→ **Provided passage**
In 2010, the city of Glendale and Vieste SPE, LLC, a subsidiary of Vieste Energy, LLC (collectively “Vieste”), began discussing a proposed waste-to-energy project based on the city supplying municipal solid waste ("MSW") to Vieste.  The company would construct a facility at the city's landfill to sort MSW into waste and recyclables. Any recyclables with value would be sold, and the facility would convert the remaining material and waste to electricity through gasification. Construction on the $110 million project was expected to take about 20 months and create many jobs. City staff and Vieste representatives formally presented the project to the city council in May 2012.  

To execute the project, Vieste needed a power purchase agreement for the energy the facility would produce. Because obtaining that agreement was taking longer than the parties anticipated, they decided to do the project in two phases. Phase 1 contemplated Vieste constructing "a mixed waste materials recovery facility that [would] recover and recycle approximately 50% of solid waste stream currently being landfilled," and Phase 2 would "consist of power generation from remaining waste destined for landfilling and a co-located economic development project."

→ **Information shown**
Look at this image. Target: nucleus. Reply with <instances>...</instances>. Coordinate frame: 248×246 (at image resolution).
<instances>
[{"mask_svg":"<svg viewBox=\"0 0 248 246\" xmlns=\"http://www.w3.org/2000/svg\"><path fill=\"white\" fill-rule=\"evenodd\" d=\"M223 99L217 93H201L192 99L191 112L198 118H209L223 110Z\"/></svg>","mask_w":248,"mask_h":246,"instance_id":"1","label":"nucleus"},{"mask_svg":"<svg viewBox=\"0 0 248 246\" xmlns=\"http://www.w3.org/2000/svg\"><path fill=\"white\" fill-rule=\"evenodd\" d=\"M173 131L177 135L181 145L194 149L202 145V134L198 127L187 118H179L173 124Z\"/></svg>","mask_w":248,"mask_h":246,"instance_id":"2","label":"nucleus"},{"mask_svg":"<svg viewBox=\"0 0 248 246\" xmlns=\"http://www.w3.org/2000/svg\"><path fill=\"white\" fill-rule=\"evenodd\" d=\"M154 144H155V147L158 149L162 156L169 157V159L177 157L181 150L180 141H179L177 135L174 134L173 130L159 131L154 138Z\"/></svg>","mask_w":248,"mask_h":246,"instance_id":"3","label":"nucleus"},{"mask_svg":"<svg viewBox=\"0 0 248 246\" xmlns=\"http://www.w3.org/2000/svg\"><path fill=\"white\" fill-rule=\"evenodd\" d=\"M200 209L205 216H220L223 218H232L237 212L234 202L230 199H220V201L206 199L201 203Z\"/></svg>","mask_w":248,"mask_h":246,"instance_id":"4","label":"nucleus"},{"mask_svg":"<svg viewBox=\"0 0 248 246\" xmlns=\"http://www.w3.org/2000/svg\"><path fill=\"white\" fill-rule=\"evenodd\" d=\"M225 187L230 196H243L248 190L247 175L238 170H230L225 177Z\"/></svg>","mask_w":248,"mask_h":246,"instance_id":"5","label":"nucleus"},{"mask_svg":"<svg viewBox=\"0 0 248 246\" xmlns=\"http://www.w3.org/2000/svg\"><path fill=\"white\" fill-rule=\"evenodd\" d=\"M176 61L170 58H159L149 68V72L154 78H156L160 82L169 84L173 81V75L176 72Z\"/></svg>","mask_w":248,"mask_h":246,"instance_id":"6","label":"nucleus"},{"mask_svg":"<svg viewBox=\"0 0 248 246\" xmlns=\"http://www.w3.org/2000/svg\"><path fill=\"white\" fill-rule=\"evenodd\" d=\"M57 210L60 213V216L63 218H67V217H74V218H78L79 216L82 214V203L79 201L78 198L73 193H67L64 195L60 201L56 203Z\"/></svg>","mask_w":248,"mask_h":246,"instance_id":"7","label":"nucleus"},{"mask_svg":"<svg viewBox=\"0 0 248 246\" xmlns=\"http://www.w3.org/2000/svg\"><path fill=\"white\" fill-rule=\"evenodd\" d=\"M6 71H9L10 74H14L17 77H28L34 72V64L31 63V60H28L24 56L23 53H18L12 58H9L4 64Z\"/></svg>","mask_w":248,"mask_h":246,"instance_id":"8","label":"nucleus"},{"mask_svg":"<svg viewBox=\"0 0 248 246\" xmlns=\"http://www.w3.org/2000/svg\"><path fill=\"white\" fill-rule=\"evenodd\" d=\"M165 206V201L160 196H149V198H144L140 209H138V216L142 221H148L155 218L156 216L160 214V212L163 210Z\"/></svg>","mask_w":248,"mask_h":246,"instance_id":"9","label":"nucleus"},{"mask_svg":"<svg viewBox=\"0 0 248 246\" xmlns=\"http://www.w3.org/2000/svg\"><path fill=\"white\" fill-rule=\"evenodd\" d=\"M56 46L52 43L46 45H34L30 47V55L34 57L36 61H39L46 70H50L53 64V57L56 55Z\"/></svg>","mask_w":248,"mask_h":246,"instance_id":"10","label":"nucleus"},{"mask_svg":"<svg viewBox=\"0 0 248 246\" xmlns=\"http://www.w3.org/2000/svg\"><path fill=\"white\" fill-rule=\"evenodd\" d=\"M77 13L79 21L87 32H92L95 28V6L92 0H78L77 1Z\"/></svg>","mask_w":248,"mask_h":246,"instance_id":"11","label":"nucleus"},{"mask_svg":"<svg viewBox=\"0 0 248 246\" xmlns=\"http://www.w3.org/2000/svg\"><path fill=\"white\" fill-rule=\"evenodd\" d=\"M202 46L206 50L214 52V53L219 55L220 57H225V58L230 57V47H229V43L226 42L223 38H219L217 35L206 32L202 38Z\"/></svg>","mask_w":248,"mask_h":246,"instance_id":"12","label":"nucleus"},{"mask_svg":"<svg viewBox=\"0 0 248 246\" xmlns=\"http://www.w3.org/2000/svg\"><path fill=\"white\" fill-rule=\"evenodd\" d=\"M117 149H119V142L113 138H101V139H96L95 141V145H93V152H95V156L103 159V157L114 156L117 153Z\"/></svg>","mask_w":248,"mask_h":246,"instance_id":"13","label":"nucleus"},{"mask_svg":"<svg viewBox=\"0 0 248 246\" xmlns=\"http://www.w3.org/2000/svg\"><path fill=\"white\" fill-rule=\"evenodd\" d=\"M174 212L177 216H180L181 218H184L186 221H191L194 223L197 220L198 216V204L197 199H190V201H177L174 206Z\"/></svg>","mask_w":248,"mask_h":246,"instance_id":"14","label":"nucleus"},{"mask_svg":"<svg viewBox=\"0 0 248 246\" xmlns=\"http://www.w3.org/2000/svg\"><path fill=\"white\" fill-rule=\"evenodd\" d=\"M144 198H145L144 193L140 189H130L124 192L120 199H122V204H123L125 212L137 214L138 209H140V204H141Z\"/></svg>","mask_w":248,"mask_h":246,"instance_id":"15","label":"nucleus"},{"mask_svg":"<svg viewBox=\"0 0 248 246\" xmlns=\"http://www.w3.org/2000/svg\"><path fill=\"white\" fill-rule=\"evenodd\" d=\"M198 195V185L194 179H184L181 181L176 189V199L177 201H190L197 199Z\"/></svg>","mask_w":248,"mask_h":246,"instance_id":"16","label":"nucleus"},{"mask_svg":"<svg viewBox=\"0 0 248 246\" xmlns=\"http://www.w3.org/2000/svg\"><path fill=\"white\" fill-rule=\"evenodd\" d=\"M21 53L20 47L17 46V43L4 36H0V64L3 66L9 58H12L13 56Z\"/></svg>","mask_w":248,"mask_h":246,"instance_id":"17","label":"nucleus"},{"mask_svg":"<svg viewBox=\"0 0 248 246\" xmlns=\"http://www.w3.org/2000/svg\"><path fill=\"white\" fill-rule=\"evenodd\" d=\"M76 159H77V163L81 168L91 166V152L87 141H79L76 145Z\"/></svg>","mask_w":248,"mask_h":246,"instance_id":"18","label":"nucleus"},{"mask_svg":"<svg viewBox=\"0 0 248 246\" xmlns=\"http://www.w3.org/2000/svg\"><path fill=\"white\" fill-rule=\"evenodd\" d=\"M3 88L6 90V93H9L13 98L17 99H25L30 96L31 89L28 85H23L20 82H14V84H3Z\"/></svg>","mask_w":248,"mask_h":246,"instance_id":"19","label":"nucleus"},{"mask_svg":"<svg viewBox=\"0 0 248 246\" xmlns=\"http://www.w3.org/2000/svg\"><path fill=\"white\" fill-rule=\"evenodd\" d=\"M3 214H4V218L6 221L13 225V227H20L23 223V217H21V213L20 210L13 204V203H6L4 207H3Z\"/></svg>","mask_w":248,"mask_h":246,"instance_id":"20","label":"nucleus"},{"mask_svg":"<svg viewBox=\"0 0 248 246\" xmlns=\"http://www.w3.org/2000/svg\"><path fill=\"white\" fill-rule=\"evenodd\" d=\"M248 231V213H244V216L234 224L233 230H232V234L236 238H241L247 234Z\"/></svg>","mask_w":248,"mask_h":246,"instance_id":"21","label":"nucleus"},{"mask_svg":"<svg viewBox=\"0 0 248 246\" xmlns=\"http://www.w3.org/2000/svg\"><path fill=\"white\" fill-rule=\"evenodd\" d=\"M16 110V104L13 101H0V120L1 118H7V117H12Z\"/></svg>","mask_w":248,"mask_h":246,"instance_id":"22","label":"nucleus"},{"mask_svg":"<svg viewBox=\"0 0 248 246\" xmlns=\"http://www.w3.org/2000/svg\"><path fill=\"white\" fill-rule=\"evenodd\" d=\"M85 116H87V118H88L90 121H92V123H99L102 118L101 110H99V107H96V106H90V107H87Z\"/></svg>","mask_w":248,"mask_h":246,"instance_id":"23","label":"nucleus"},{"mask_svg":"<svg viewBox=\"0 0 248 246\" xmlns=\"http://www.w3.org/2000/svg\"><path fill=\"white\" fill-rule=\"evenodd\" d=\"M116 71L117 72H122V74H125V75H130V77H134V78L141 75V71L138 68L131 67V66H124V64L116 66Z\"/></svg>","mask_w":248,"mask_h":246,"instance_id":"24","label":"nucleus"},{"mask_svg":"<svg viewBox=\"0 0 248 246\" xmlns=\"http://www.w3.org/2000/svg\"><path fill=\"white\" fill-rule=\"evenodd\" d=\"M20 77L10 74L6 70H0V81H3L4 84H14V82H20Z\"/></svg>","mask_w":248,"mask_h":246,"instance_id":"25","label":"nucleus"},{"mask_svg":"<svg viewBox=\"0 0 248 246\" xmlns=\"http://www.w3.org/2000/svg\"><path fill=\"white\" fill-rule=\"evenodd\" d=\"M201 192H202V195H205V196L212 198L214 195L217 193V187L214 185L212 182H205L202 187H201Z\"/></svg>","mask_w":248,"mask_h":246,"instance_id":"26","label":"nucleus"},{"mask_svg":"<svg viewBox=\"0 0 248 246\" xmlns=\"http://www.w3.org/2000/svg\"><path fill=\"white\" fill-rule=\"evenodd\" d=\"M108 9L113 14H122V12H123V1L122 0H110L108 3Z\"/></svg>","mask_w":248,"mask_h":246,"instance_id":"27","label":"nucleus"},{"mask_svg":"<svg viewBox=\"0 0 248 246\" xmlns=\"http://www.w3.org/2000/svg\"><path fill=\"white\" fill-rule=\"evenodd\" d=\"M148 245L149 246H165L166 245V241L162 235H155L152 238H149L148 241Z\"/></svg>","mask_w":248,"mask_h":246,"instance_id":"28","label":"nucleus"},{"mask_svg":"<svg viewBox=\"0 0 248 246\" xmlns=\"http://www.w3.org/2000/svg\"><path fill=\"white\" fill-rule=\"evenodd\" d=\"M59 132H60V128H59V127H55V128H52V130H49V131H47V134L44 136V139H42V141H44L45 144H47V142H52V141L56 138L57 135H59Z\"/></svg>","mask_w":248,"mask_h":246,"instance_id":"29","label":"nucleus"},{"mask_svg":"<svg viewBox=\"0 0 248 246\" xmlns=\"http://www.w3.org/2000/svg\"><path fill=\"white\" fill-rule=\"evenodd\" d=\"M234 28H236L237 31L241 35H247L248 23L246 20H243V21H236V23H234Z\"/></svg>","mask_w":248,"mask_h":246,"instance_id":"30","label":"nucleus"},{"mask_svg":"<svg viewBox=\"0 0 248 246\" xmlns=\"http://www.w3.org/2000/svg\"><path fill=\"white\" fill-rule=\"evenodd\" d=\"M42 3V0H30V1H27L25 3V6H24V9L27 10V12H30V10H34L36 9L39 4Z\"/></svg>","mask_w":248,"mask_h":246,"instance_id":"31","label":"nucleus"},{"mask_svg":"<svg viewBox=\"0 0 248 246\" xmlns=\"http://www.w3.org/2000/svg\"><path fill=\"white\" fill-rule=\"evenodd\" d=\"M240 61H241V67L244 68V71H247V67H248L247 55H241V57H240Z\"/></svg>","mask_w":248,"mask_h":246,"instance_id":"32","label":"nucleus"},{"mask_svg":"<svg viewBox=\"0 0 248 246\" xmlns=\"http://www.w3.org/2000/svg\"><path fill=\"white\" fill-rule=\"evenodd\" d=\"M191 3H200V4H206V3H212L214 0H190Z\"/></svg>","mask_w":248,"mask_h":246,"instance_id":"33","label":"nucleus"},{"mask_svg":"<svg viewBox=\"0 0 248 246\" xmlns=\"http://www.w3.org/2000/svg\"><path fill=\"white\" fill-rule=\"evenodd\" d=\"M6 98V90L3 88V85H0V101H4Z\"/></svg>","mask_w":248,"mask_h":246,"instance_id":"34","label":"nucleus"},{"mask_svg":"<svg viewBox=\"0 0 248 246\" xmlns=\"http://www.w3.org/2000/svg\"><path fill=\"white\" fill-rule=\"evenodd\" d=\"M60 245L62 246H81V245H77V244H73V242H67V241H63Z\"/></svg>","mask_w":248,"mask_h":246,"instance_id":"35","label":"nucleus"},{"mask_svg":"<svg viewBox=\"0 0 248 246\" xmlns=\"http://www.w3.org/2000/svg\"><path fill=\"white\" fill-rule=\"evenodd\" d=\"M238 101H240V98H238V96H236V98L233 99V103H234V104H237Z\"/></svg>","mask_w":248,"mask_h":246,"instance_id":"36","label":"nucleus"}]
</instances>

→ **Challenge A**
Quote the Glendale waste-to-energy passage, everything from "In 2010, the" down to "in May 2012.".
→ **Challenge B**
Write what comes next in the account of Glendale's waste-to-energy project with Vieste, picking up after its final sentence.

→ **Written reply A**
In 2010, the city of Glendale and Vieste SPE, LLC, a subsidiary of Vieste Energy, LLC (collectively “Vieste”), began discussing a proposed waste-to-energy project based on the city supplying municipal solid waste ("MSW") to Vieste.  The company would construct a facility at the city's landfill to sort MSW into waste and recyclables. Any recyclables with value would be sold, and the facility would convert the remaining material and waste to electricity through gasification. Construction on the $110 million project was expected to take about 20 months and create many jobs. City staff and Vieste representatives formally presented the project to the city council in May 2012.

→ **Written reply B**
In October 2012, the city council approved the project, voting to execute a ground lease with Vieste for property located at the landfill and a Waste Supply Agreement ("Agreement") governing what materials the city would deliver throughout the project. Notably, the Agreement stated that certain yard waste could be delivered to Vieste only during Phase 2 of the project.

By spring of 2015, Vieste had finished the facilities necessary for Phase 1 and was close to commencing commercial operations.  However, the parties soon found themselves arguing over what constituted yard waste and, particularly, what waste was allowed during Phase 1.

Under the terms of the Agreement, this dispute went to arbitration. The issue was:  "Is yard waste an Acceptable Waste under the Waste Supply Agreement before the date on which the Phase 2 Energy Facilities are commissioned?" In a single-page ruling, the arbitrator determined that "yard waste" was not an "Acceptable Waste Type" during Phase 1 of the Agreement. In awarding attorneys' fees to Vieste, the arbitrator underscored the limited scope of his ruling: "In reality, the dispute before me was more about the scope of the arbitration agreement, rather than the respective merits of the parties' position with respect to which party has the obligation to sort yard waste . . . . That dispute was not resolved in the arbitration."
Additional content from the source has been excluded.